Слепые подсолнухи
Шрифт:
Было видно, как полковник и его супруга устроились против Хуана Сенры, который оставался спокойным в ожидании объяснений, что происходит.
Было видно, как пожилая женщина, укутанная в потрепанную каракулевую шубу, неторопливо вынула из сумки фотографию, протянула ее заключенному и тот кивнул в знак согласия.
Сержант Эдельмиро не мог расслышать ни слова из того, что говорил Хуан Сенра, простодушно и чистосердечно рассказывающий родителям, каким был их сын, Мигель Эймар. Говорил о его необузданном, своевольном характере и неустрашимой отваге, которую тот проявил, отказываясь покинуть уже обреченный Мадрид. Сержант Эдельмиро не мог слышать историй, которые искусно плел Хуан Сенра матери Мигеля. Лицо пожилой женщины все более озарялось внутренним светом — по мере того, как каменные пласты
Сержант Эдельмиро не мог интуитивно почувствовать — война не оставляет места чувствительности, особенно в восприятии мелких деталей, — что инстинкт выживания заставил Хуана Сенру поддаться чувству жалости к женщине, обезумевшей от горя, и следовать за этим чувством жалости до тех пор, пока он не понял, что слышит то, что называется предсмертным хрипом.

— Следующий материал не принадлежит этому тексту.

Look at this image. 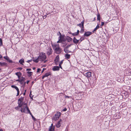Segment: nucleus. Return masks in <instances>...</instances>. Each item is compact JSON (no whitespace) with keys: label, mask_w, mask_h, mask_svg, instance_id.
Returning a JSON list of instances; mask_svg holds the SVG:
<instances>
[{"label":"nucleus","mask_w":131,"mask_h":131,"mask_svg":"<svg viewBox=\"0 0 131 131\" xmlns=\"http://www.w3.org/2000/svg\"><path fill=\"white\" fill-rule=\"evenodd\" d=\"M32 73V72H28L27 73L29 75V76H30L31 75Z\"/></svg>","instance_id":"31"},{"label":"nucleus","mask_w":131,"mask_h":131,"mask_svg":"<svg viewBox=\"0 0 131 131\" xmlns=\"http://www.w3.org/2000/svg\"><path fill=\"white\" fill-rule=\"evenodd\" d=\"M31 69H26V71H30L31 70Z\"/></svg>","instance_id":"45"},{"label":"nucleus","mask_w":131,"mask_h":131,"mask_svg":"<svg viewBox=\"0 0 131 131\" xmlns=\"http://www.w3.org/2000/svg\"><path fill=\"white\" fill-rule=\"evenodd\" d=\"M26 82H25L24 83V85H25V84H26Z\"/></svg>","instance_id":"59"},{"label":"nucleus","mask_w":131,"mask_h":131,"mask_svg":"<svg viewBox=\"0 0 131 131\" xmlns=\"http://www.w3.org/2000/svg\"><path fill=\"white\" fill-rule=\"evenodd\" d=\"M55 127H50L49 130V131H54Z\"/></svg>","instance_id":"16"},{"label":"nucleus","mask_w":131,"mask_h":131,"mask_svg":"<svg viewBox=\"0 0 131 131\" xmlns=\"http://www.w3.org/2000/svg\"><path fill=\"white\" fill-rule=\"evenodd\" d=\"M22 79H20V82L21 83L22 81H24L25 80V79L24 78L22 77Z\"/></svg>","instance_id":"26"},{"label":"nucleus","mask_w":131,"mask_h":131,"mask_svg":"<svg viewBox=\"0 0 131 131\" xmlns=\"http://www.w3.org/2000/svg\"><path fill=\"white\" fill-rule=\"evenodd\" d=\"M60 67L58 66H54L52 68V70L54 71H58L59 70Z\"/></svg>","instance_id":"11"},{"label":"nucleus","mask_w":131,"mask_h":131,"mask_svg":"<svg viewBox=\"0 0 131 131\" xmlns=\"http://www.w3.org/2000/svg\"><path fill=\"white\" fill-rule=\"evenodd\" d=\"M21 75H18V76H17L19 79L20 77L21 76Z\"/></svg>","instance_id":"44"},{"label":"nucleus","mask_w":131,"mask_h":131,"mask_svg":"<svg viewBox=\"0 0 131 131\" xmlns=\"http://www.w3.org/2000/svg\"><path fill=\"white\" fill-rule=\"evenodd\" d=\"M8 61L9 63H12L13 62L12 60L8 59Z\"/></svg>","instance_id":"35"},{"label":"nucleus","mask_w":131,"mask_h":131,"mask_svg":"<svg viewBox=\"0 0 131 131\" xmlns=\"http://www.w3.org/2000/svg\"><path fill=\"white\" fill-rule=\"evenodd\" d=\"M81 26L82 27H84V21H82L81 22Z\"/></svg>","instance_id":"32"},{"label":"nucleus","mask_w":131,"mask_h":131,"mask_svg":"<svg viewBox=\"0 0 131 131\" xmlns=\"http://www.w3.org/2000/svg\"><path fill=\"white\" fill-rule=\"evenodd\" d=\"M92 34V33L90 31H87L85 32L84 35L85 36H86L87 37L90 36Z\"/></svg>","instance_id":"9"},{"label":"nucleus","mask_w":131,"mask_h":131,"mask_svg":"<svg viewBox=\"0 0 131 131\" xmlns=\"http://www.w3.org/2000/svg\"><path fill=\"white\" fill-rule=\"evenodd\" d=\"M84 27H82L81 28V30L80 31V32L81 33H83L84 32Z\"/></svg>","instance_id":"25"},{"label":"nucleus","mask_w":131,"mask_h":131,"mask_svg":"<svg viewBox=\"0 0 131 131\" xmlns=\"http://www.w3.org/2000/svg\"><path fill=\"white\" fill-rule=\"evenodd\" d=\"M19 107H20V106H19L18 105V106H17V107H16L15 108V109H16V110H18Z\"/></svg>","instance_id":"40"},{"label":"nucleus","mask_w":131,"mask_h":131,"mask_svg":"<svg viewBox=\"0 0 131 131\" xmlns=\"http://www.w3.org/2000/svg\"><path fill=\"white\" fill-rule=\"evenodd\" d=\"M52 46L53 49L56 53L59 54L61 52L62 49L59 47L58 45H53Z\"/></svg>","instance_id":"2"},{"label":"nucleus","mask_w":131,"mask_h":131,"mask_svg":"<svg viewBox=\"0 0 131 131\" xmlns=\"http://www.w3.org/2000/svg\"><path fill=\"white\" fill-rule=\"evenodd\" d=\"M11 86L12 88H15L17 90V94L16 96H18L19 94V91L18 88L17 86L14 85H12Z\"/></svg>","instance_id":"6"},{"label":"nucleus","mask_w":131,"mask_h":131,"mask_svg":"<svg viewBox=\"0 0 131 131\" xmlns=\"http://www.w3.org/2000/svg\"><path fill=\"white\" fill-rule=\"evenodd\" d=\"M77 26H79L81 28V26H81V23H80V24H78L77 25Z\"/></svg>","instance_id":"38"},{"label":"nucleus","mask_w":131,"mask_h":131,"mask_svg":"<svg viewBox=\"0 0 131 131\" xmlns=\"http://www.w3.org/2000/svg\"><path fill=\"white\" fill-rule=\"evenodd\" d=\"M19 62L20 64L23 65V63L24 62V59H21L19 61Z\"/></svg>","instance_id":"18"},{"label":"nucleus","mask_w":131,"mask_h":131,"mask_svg":"<svg viewBox=\"0 0 131 131\" xmlns=\"http://www.w3.org/2000/svg\"><path fill=\"white\" fill-rule=\"evenodd\" d=\"M35 69H36V68H35V67H33V70H35Z\"/></svg>","instance_id":"55"},{"label":"nucleus","mask_w":131,"mask_h":131,"mask_svg":"<svg viewBox=\"0 0 131 131\" xmlns=\"http://www.w3.org/2000/svg\"><path fill=\"white\" fill-rule=\"evenodd\" d=\"M65 45H63V47H65Z\"/></svg>","instance_id":"58"},{"label":"nucleus","mask_w":131,"mask_h":131,"mask_svg":"<svg viewBox=\"0 0 131 131\" xmlns=\"http://www.w3.org/2000/svg\"><path fill=\"white\" fill-rule=\"evenodd\" d=\"M67 110V109L66 108H65L62 110L63 111H66Z\"/></svg>","instance_id":"41"},{"label":"nucleus","mask_w":131,"mask_h":131,"mask_svg":"<svg viewBox=\"0 0 131 131\" xmlns=\"http://www.w3.org/2000/svg\"><path fill=\"white\" fill-rule=\"evenodd\" d=\"M104 22H101V25L102 26H103L104 25Z\"/></svg>","instance_id":"42"},{"label":"nucleus","mask_w":131,"mask_h":131,"mask_svg":"<svg viewBox=\"0 0 131 131\" xmlns=\"http://www.w3.org/2000/svg\"><path fill=\"white\" fill-rule=\"evenodd\" d=\"M4 58L5 59V58H6L5 57H4Z\"/></svg>","instance_id":"60"},{"label":"nucleus","mask_w":131,"mask_h":131,"mask_svg":"<svg viewBox=\"0 0 131 131\" xmlns=\"http://www.w3.org/2000/svg\"><path fill=\"white\" fill-rule=\"evenodd\" d=\"M79 40H77L76 38L74 37L73 39V42L75 44H77L79 42Z\"/></svg>","instance_id":"13"},{"label":"nucleus","mask_w":131,"mask_h":131,"mask_svg":"<svg viewBox=\"0 0 131 131\" xmlns=\"http://www.w3.org/2000/svg\"><path fill=\"white\" fill-rule=\"evenodd\" d=\"M8 59H9L8 57H6L5 59H6L7 60H8Z\"/></svg>","instance_id":"50"},{"label":"nucleus","mask_w":131,"mask_h":131,"mask_svg":"<svg viewBox=\"0 0 131 131\" xmlns=\"http://www.w3.org/2000/svg\"><path fill=\"white\" fill-rule=\"evenodd\" d=\"M50 75L49 72L46 73L42 77V79H43L44 78L48 77Z\"/></svg>","instance_id":"14"},{"label":"nucleus","mask_w":131,"mask_h":131,"mask_svg":"<svg viewBox=\"0 0 131 131\" xmlns=\"http://www.w3.org/2000/svg\"><path fill=\"white\" fill-rule=\"evenodd\" d=\"M57 115H61V114L60 112H57Z\"/></svg>","instance_id":"37"},{"label":"nucleus","mask_w":131,"mask_h":131,"mask_svg":"<svg viewBox=\"0 0 131 131\" xmlns=\"http://www.w3.org/2000/svg\"><path fill=\"white\" fill-rule=\"evenodd\" d=\"M24 99V97H21L18 100V105L21 108L23 106L24 104L25 103L23 102Z\"/></svg>","instance_id":"4"},{"label":"nucleus","mask_w":131,"mask_h":131,"mask_svg":"<svg viewBox=\"0 0 131 131\" xmlns=\"http://www.w3.org/2000/svg\"><path fill=\"white\" fill-rule=\"evenodd\" d=\"M65 98H69L70 97L68 96H67V95H65Z\"/></svg>","instance_id":"43"},{"label":"nucleus","mask_w":131,"mask_h":131,"mask_svg":"<svg viewBox=\"0 0 131 131\" xmlns=\"http://www.w3.org/2000/svg\"><path fill=\"white\" fill-rule=\"evenodd\" d=\"M39 60V59H38V57L36 59H34L33 60L36 63L38 62Z\"/></svg>","instance_id":"22"},{"label":"nucleus","mask_w":131,"mask_h":131,"mask_svg":"<svg viewBox=\"0 0 131 131\" xmlns=\"http://www.w3.org/2000/svg\"><path fill=\"white\" fill-rule=\"evenodd\" d=\"M100 15L99 13H98L97 14V20L100 21Z\"/></svg>","instance_id":"21"},{"label":"nucleus","mask_w":131,"mask_h":131,"mask_svg":"<svg viewBox=\"0 0 131 131\" xmlns=\"http://www.w3.org/2000/svg\"><path fill=\"white\" fill-rule=\"evenodd\" d=\"M23 94L24 95H25V92H24V94Z\"/></svg>","instance_id":"56"},{"label":"nucleus","mask_w":131,"mask_h":131,"mask_svg":"<svg viewBox=\"0 0 131 131\" xmlns=\"http://www.w3.org/2000/svg\"><path fill=\"white\" fill-rule=\"evenodd\" d=\"M2 55L0 54V58H2Z\"/></svg>","instance_id":"53"},{"label":"nucleus","mask_w":131,"mask_h":131,"mask_svg":"<svg viewBox=\"0 0 131 131\" xmlns=\"http://www.w3.org/2000/svg\"><path fill=\"white\" fill-rule=\"evenodd\" d=\"M60 116V115H54L52 119L55 121L57 120L59 118Z\"/></svg>","instance_id":"12"},{"label":"nucleus","mask_w":131,"mask_h":131,"mask_svg":"<svg viewBox=\"0 0 131 131\" xmlns=\"http://www.w3.org/2000/svg\"><path fill=\"white\" fill-rule=\"evenodd\" d=\"M57 34H58V35H59L60 36H59V37L60 38V39H61V34L60 32L59 31V32Z\"/></svg>","instance_id":"28"},{"label":"nucleus","mask_w":131,"mask_h":131,"mask_svg":"<svg viewBox=\"0 0 131 131\" xmlns=\"http://www.w3.org/2000/svg\"><path fill=\"white\" fill-rule=\"evenodd\" d=\"M71 46V45H69L66 47L64 49H68V48Z\"/></svg>","instance_id":"34"},{"label":"nucleus","mask_w":131,"mask_h":131,"mask_svg":"<svg viewBox=\"0 0 131 131\" xmlns=\"http://www.w3.org/2000/svg\"><path fill=\"white\" fill-rule=\"evenodd\" d=\"M50 127H54V126H53V124H51V126H50Z\"/></svg>","instance_id":"51"},{"label":"nucleus","mask_w":131,"mask_h":131,"mask_svg":"<svg viewBox=\"0 0 131 131\" xmlns=\"http://www.w3.org/2000/svg\"><path fill=\"white\" fill-rule=\"evenodd\" d=\"M59 60V57L57 56L54 59V63L55 64L57 65L58 64V62Z\"/></svg>","instance_id":"7"},{"label":"nucleus","mask_w":131,"mask_h":131,"mask_svg":"<svg viewBox=\"0 0 131 131\" xmlns=\"http://www.w3.org/2000/svg\"><path fill=\"white\" fill-rule=\"evenodd\" d=\"M29 81H28V80L27 81V82H26V83H27V84H28V83H29Z\"/></svg>","instance_id":"52"},{"label":"nucleus","mask_w":131,"mask_h":131,"mask_svg":"<svg viewBox=\"0 0 131 131\" xmlns=\"http://www.w3.org/2000/svg\"><path fill=\"white\" fill-rule=\"evenodd\" d=\"M7 63L5 62H0V66H4L6 65Z\"/></svg>","instance_id":"19"},{"label":"nucleus","mask_w":131,"mask_h":131,"mask_svg":"<svg viewBox=\"0 0 131 131\" xmlns=\"http://www.w3.org/2000/svg\"><path fill=\"white\" fill-rule=\"evenodd\" d=\"M65 57L67 59H69L70 58L71 56L70 54L67 53L65 55Z\"/></svg>","instance_id":"17"},{"label":"nucleus","mask_w":131,"mask_h":131,"mask_svg":"<svg viewBox=\"0 0 131 131\" xmlns=\"http://www.w3.org/2000/svg\"><path fill=\"white\" fill-rule=\"evenodd\" d=\"M81 38L79 40H80V41H82L83 40H84V39L83 38L82 39H81Z\"/></svg>","instance_id":"48"},{"label":"nucleus","mask_w":131,"mask_h":131,"mask_svg":"<svg viewBox=\"0 0 131 131\" xmlns=\"http://www.w3.org/2000/svg\"><path fill=\"white\" fill-rule=\"evenodd\" d=\"M32 119H33L34 121H36V119L33 116V115H31Z\"/></svg>","instance_id":"33"},{"label":"nucleus","mask_w":131,"mask_h":131,"mask_svg":"<svg viewBox=\"0 0 131 131\" xmlns=\"http://www.w3.org/2000/svg\"><path fill=\"white\" fill-rule=\"evenodd\" d=\"M41 70L39 69V68H38V69H37V72H40V71Z\"/></svg>","instance_id":"36"},{"label":"nucleus","mask_w":131,"mask_h":131,"mask_svg":"<svg viewBox=\"0 0 131 131\" xmlns=\"http://www.w3.org/2000/svg\"><path fill=\"white\" fill-rule=\"evenodd\" d=\"M80 31L79 30H78L77 32H75L72 34L73 36H76L78 35Z\"/></svg>","instance_id":"15"},{"label":"nucleus","mask_w":131,"mask_h":131,"mask_svg":"<svg viewBox=\"0 0 131 131\" xmlns=\"http://www.w3.org/2000/svg\"><path fill=\"white\" fill-rule=\"evenodd\" d=\"M95 19H95V17L94 18V20H93V21H95Z\"/></svg>","instance_id":"54"},{"label":"nucleus","mask_w":131,"mask_h":131,"mask_svg":"<svg viewBox=\"0 0 131 131\" xmlns=\"http://www.w3.org/2000/svg\"><path fill=\"white\" fill-rule=\"evenodd\" d=\"M26 91V90H25V92Z\"/></svg>","instance_id":"61"},{"label":"nucleus","mask_w":131,"mask_h":131,"mask_svg":"<svg viewBox=\"0 0 131 131\" xmlns=\"http://www.w3.org/2000/svg\"><path fill=\"white\" fill-rule=\"evenodd\" d=\"M52 50L51 48H49L47 50V54L48 56H50L52 53Z\"/></svg>","instance_id":"5"},{"label":"nucleus","mask_w":131,"mask_h":131,"mask_svg":"<svg viewBox=\"0 0 131 131\" xmlns=\"http://www.w3.org/2000/svg\"><path fill=\"white\" fill-rule=\"evenodd\" d=\"M17 69L19 70H21L22 69V68H17Z\"/></svg>","instance_id":"39"},{"label":"nucleus","mask_w":131,"mask_h":131,"mask_svg":"<svg viewBox=\"0 0 131 131\" xmlns=\"http://www.w3.org/2000/svg\"><path fill=\"white\" fill-rule=\"evenodd\" d=\"M16 81L19 82H20V79H18Z\"/></svg>","instance_id":"49"},{"label":"nucleus","mask_w":131,"mask_h":131,"mask_svg":"<svg viewBox=\"0 0 131 131\" xmlns=\"http://www.w3.org/2000/svg\"><path fill=\"white\" fill-rule=\"evenodd\" d=\"M1 70V69H0V70Z\"/></svg>","instance_id":"62"},{"label":"nucleus","mask_w":131,"mask_h":131,"mask_svg":"<svg viewBox=\"0 0 131 131\" xmlns=\"http://www.w3.org/2000/svg\"><path fill=\"white\" fill-rule=\"evenodd\" d=\"M61 120L60 119V120L58 122L56 125V126L57 127L59 128L60 126L61 125Z\"/></svg>","instance_id":"10"},{"label":"nucleus","mask_w":131,"mask_h":131,"mask_svg":"<svg viewBox=\"0 0 131 131\" xmlns=\"http://www.w3.org/2000/svg\"><path fill=\"white\" fill-rule=\"evenodd\" d=\"M85 75L87 78H90L91 76V73L90 72H88L85 74Z\"/></svg>","instance_id":"8"},{"label":"nucleus","mask_w":131,"mask_h":131,"mask_svg":"<svg viewBox=\"0 0 131 131\" xmlns=\"http://www.w3.org/2000/svg\"><path fill=\"white\" fill-rule=\"evenodd\" d=\"M67 39L69 41H72V39L70 37H68L67 38Z\"/></svg>","instance_id":"30"},{"label":"nucleus","mask_w":131,"mask_h":131,"mask_svg":"<svg viewBox=\"0 0 131 131\" xmlns=\"http://www.w3.org/2000/svg\"><path fill=\"white\" fill-rule=\"evenodd\" d=\"M0 131H3V130L2 129H0Z\"/></svg>","instance_id":"57"},{"label":"nucleus","mask_w":131,"mask_h":131,"mask_svg":"<svg viewBox=\"0 0 131 131\" xmlns=\"http://www.w3.org/2000/svg\"><path fill=\"white\" fill-rule=\"evenodd\" d=\"M32 61V60H28V61H27V62H31Z\"/></svg>","instance_id":"46"},{"label":"nucleus","mask_w":131,"mask_h":131,"mask_svg":"<svg viewBox=\"0 0 131 131\" xmlns=\"http://www.w3.org/2000/svg\"><path fill=\"white\" fill-rule=\"evenodd\" d=\"M20 110L22 112H24L26 114L29 113L32 115L29 108L27 107L26 103L24 104L23 108H21Z\"/></svg>","instance_id":"1"},{"label":"nucleus","mask_w":131,"mask_h":131,"mask_svg":"<svg viewBox=\"0 0 131 131\" xmlns=\"http://www.w3.org/2000/svg\"><path fill=\"white\" fill-rule=\"evenodd\" d=\"M64 50L66 53H67V54L68 53H69L71 52L69 51L68 49H64Z\"/></svg>","instance_id":"20"},{"label":"nucleus","mask_w":131,"mask_h":131,"mask_svg":"<svg viewBox=\"0 0 131 131\" xmlns=\"http://www.w3.org/2000/svg\"><path fill=\"white\" fill-rule=\"evenodd\" d=\"M15 74L17 76L20 75L21 74V73L20 72H18L15 73Z\"/></svg>","instance_id":"27"},{"label":"nucleus","mask_w":131,"mask_h":131,"mask_svg":"<svg viewBox=\"0 0 131 131\" xmlns=\"http://www.w3.org/2000/svg\"><path fill=\"white\" fill-rule=\"evenodd\" d=\"M63 63V60L61 61L60 62L59 64V66L60 67L61 69H62V67H61V65Z\"/></svg>","instance_id":"24"},{"label":"nucleus","mask_w":131,"mask_h":131,"mask_svg":"<svg viewBox=\"0 0 131 131\" xmlns=\"http://www.w3.org/2000/svg\"><path fill=\"white\" fill-rule=\"evenodd\" d=\"M0 46H2L3 45V42L1 38H0Z\"/></svg>","instance_id":"29"},{"label":"nucleus","mask_w":131,"mask_h":131,"mask_svg":"<svg viewBox=\"0 0 131 131\" xmlns=\"http://www.w3.org/2000/svg\"><path fill=\"white\" fill-rule=\"evenodd\" d=\"M99 28V25H98L96 27L94 28V29L93 30V32H94L96 30H97L98 28Z\"/></svg>","instance_id":"23"},{"label":"nucleus","mask_w":131,"mask_h":131,"mask_svg":"<svg viewBox=\"0 0 131 131\" xmlns=\"http://www.w3.org/2000/svg\"><path fill=\"white\" fill-rule=\"evenodd\" d=\"M38 57V59H39V60L41 61H43L45 60L47 58L45 53L43 52L40 53Z\"/></svg>","instance_id":"3"},{"label":"nucleus","mask_w":131,"mask_h":131,"mask_svg":"<svg viewBox=\"0 0 131 131\" xmlns=\"http://www.w3.org/2000/svg\"><path fill=\"white\" fill-rule=\"evenodd\" d=\"M45 70V68H43L42 69V70L41 72L42 73L43 72V71Z\"/></svg>","instance_id":"47"}]
</instances>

Единственное, что сержанту было видно: пожилая дама подошла вплотную к заключенному Сенре, который во власти собственного красноречия все говорил и говорил без остановки. Говорил монотонно, многословно, отвечая на короткие вопросы пожилой дамы, супруги полковника. С огромным удивлением сержант увидел, как пожилая дама по-матерински нежно взяла заключенного за руку и усадила его на скамью рядом с растерянным полковником. Скамья стояла по правой стороне камеры, за дверью, оттого сержанту в проем не все было видно. Один из караульных попросил разрешения свернуть сигарету, и все трое немых свидетелей с облегчением отмахнулись от того, что происходило в камере. Никто из них не решился спросить о чем-либо старшего по званию.
Когда Хуан вернулся обратно во вторую галерею, в его голове все еще звенела последняя фраза, произнесенная пожилой дамой: «Я передам тебе свитер, здесь очень холодно». И умоляющее лепетание сурового полковника: «Виолета, пожалуйста!»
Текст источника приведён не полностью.